不知道能走多远,但至少,走了。”火车开动的时候,天已经黑了。她躺在卧铺上,
听着车轮撞击铁轨的声音,咣当、咣当、咣当。那声音很有节奏,像心跳。她闭上眼睛,
想起了很多年前。她还是个小姑娘的时候,也喜欢听火车的声音。她家住在铁路边上,
每天晚上,她都会趴在窗台上,数着火车车厢。一节、两节、三节……数到一百多节的时候,
她就睡着了。那时候她觉得,火车是世界上最神奇的东西。它能把你带到任何你想去的地方。
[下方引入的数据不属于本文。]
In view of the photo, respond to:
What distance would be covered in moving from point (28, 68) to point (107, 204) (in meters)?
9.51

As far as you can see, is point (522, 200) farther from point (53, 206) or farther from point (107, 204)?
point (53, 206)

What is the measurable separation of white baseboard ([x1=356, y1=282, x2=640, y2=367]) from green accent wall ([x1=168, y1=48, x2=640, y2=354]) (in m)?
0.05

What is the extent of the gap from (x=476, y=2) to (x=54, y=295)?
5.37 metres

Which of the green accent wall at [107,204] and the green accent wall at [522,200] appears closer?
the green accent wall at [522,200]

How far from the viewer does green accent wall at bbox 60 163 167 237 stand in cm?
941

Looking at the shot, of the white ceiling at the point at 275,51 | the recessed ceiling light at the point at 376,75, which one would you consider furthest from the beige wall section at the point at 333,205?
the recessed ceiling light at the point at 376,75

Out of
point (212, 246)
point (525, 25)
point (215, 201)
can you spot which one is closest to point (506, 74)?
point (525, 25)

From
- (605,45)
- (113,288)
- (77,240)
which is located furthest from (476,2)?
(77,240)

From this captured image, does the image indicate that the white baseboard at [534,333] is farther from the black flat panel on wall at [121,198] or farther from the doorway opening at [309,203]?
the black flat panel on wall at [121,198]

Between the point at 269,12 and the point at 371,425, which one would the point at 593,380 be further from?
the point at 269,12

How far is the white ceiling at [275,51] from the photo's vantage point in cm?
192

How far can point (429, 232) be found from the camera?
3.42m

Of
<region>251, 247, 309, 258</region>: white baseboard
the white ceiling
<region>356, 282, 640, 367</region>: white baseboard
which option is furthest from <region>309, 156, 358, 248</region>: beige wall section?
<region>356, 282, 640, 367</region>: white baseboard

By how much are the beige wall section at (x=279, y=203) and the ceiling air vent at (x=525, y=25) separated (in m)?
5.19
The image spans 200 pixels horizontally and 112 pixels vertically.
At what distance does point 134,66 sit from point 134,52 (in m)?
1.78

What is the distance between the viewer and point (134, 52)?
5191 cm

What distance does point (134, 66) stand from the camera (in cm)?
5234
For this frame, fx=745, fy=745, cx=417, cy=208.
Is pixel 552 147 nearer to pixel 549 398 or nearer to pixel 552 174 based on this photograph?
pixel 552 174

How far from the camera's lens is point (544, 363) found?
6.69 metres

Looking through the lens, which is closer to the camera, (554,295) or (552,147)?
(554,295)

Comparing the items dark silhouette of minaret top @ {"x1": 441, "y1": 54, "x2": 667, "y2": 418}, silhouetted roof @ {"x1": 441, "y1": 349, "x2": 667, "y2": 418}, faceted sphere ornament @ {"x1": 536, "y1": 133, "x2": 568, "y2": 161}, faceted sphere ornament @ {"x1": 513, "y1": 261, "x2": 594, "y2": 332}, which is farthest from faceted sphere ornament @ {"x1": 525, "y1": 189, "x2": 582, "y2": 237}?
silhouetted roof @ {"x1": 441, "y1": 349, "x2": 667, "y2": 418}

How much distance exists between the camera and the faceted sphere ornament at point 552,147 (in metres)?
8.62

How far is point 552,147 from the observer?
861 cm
后来她长大了,知道火车不是万能的。它能带你去远方,但不能带你离开自己。“你好,
这个位置是我的吗?”一个声音打断了她。她睁开眼,看见一个年轻女孩站在过道里,
手里拿着车票。“应该是的。”林晚棠坐起来,把位置让给她。女孩把背包放好,坐下来,
冲她笑了笑:“姐,你去哪儿?”“云南。”“旅游吗?”“算是吧。
”女孩眼睛亮了:“我也去云南!我去大理,找朋友玩。姐你一个人吗?”“嗯。
”“好酷啊!”女孩说,“我以后也要像你一样,一个人去旅行。”林晚棠笑了笑,没说话。
她不是一个人去旅行。她是一个人逃命。但那又有什么关系呢?逃命也好,旅行也好,
至少她走了。火车在夜色里穿行,穿过城市,穿过村庄,穿过一片又一片黑暗。
她靠在枕头上,听着车轮的声音,慢慢睡着了。这一夜,她没有做梦。十五年来第一次。
第四章大理,你好11到大理的时候,是第二天下午。林晚棠拖着行李箱走出火车站,
阳光劈头盖脸地砸下来。她眯起眼睛,深深地吸了一口气。
空气里有泥土的味道、青草的味道,还有一种她说不清的味道。后来她知道了,那是自由。
她上了一辆去古城的公交车,找了一个靠窗的位置坐下。车开了,
窗外的风景慢慢从城市变成田野,从田野变成山。苍山。她在书上看到过这个名字。现在,
它就在她眼前。山顶有云,云很白,天很蓝。她盯着那片云看了很久,忽然发现自己在笑。